After Conceit, Conversation
In which I find a less combative approach to scholarship.
Imagine that you enter a parlor. You come late. When you arrive, others have long preceded you, and they are engaged in a heated discussion, a discussion too heated for them to pause and tell you exactly what it is about. In fact, the discussion had already begun long before any of them got there, so that no one present is qualified to retrace for you all the steps that had gone before. You listen for a while, until you decide that you have caught the tenor of the argument; then you put in your oar. Someone answers; you answer him; another comes to your defense; another aligns himself against you, to either the embarrassment or gratification of your opponent, depending upon the quality of your ally's assistance. However, the discussion is interminable. The hour grows late, you must depart. And you do depart, with the discussion still vigorously in progress. — Kenneth Burke
This week I learned that my first publication — of anything, ever — should be out later this year in the Review of Politics. “Three General Wills in Rousseau” now has life.
My first notes for the essay are dated precisely 5 years ago to the day (Tuesday), and they began where I thought all academic work started: proving that someone was wrong.

### ACTIVITY LIST:
A – Answer these questions about the post on scholarship above:
(i) Who is the parlor passage attributed to?
(ii) Which journal is to publish the writer's first essay?
(iii) How long before this week are the writer's first notes for the essay dated?
B – List each way other people in the parlor respond after you put in your oar, as the post on scholarship above describes them.

### SOURCE DATA:
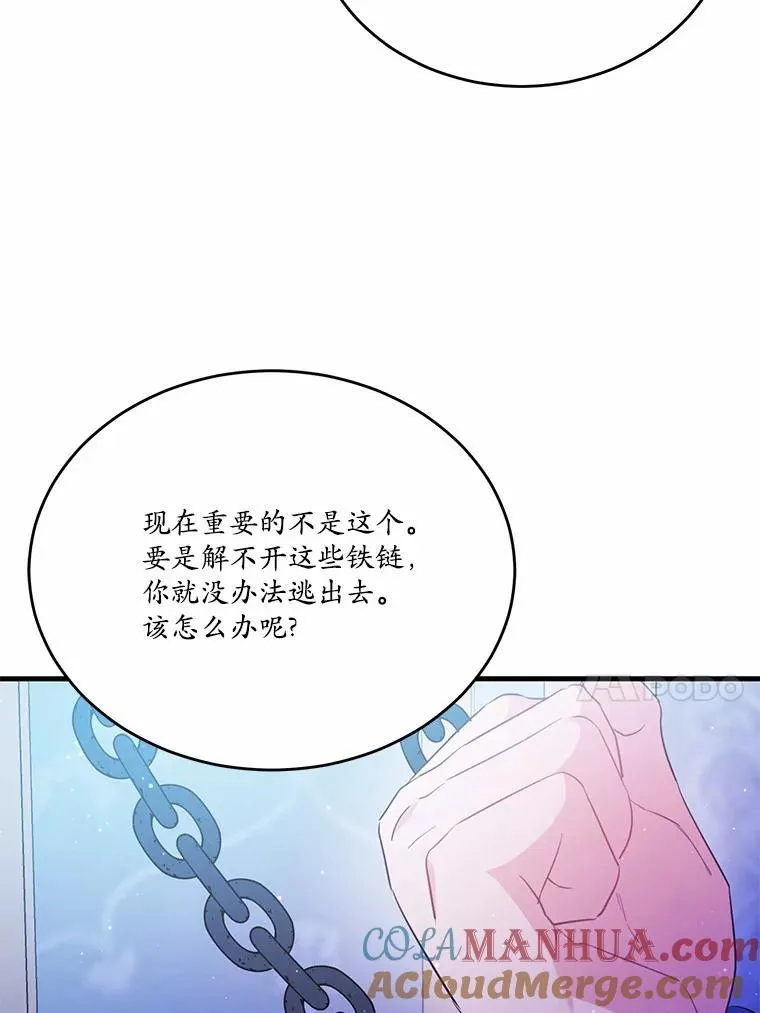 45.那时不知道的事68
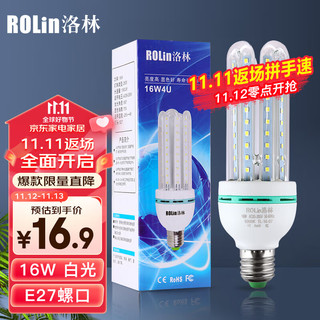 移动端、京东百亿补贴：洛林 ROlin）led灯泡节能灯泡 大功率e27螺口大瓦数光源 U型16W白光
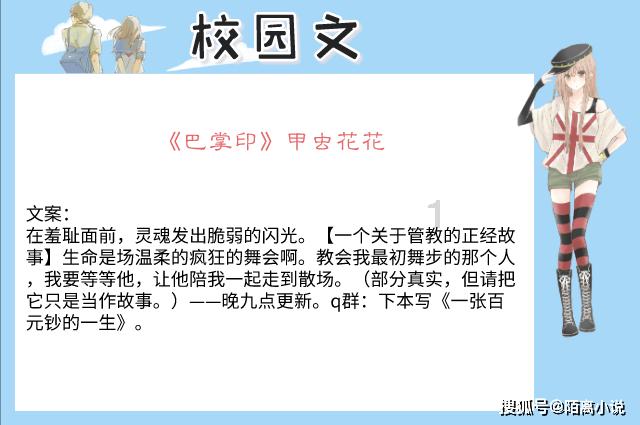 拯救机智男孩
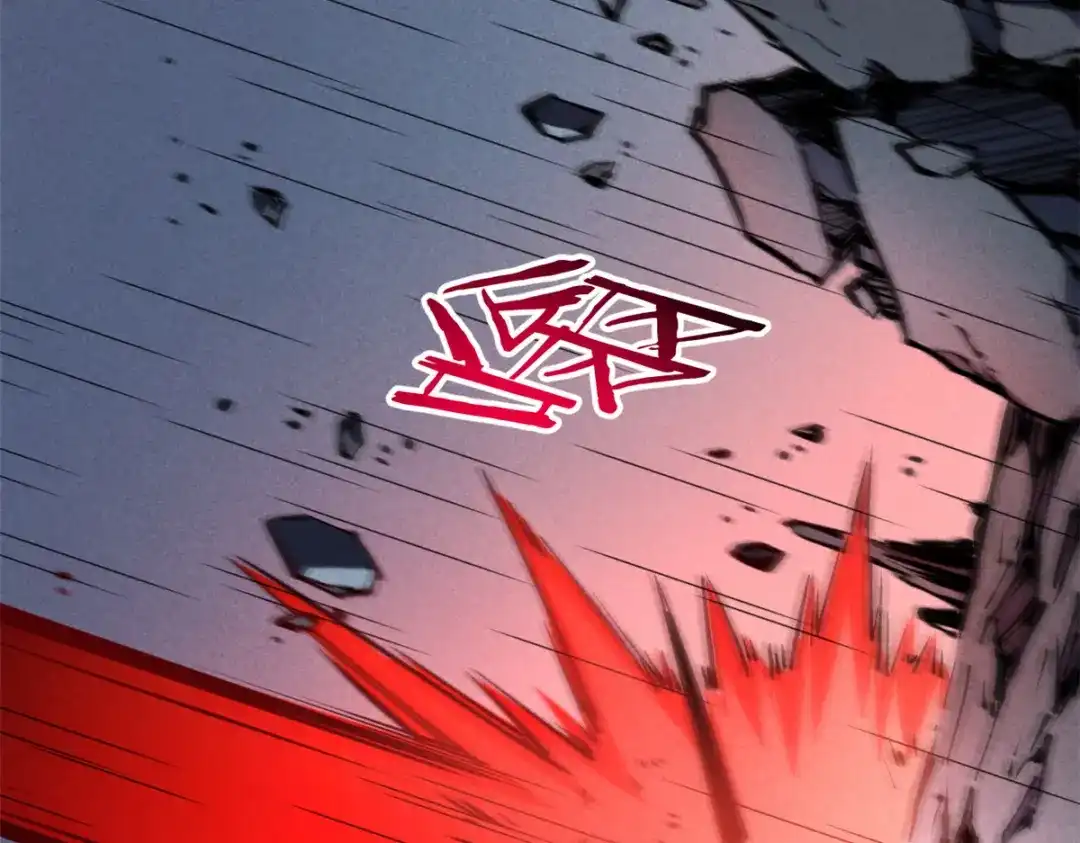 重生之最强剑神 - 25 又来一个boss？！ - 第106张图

### SOLUTIONS FOR EACH TASK:
A –
(i) Kenneth Burke
(ii) the Review of Politics
(iii) Precisely 5 years ago to the day

B –
- Someone answers.
- Another comes to your defense.
- Another aligns himself against you.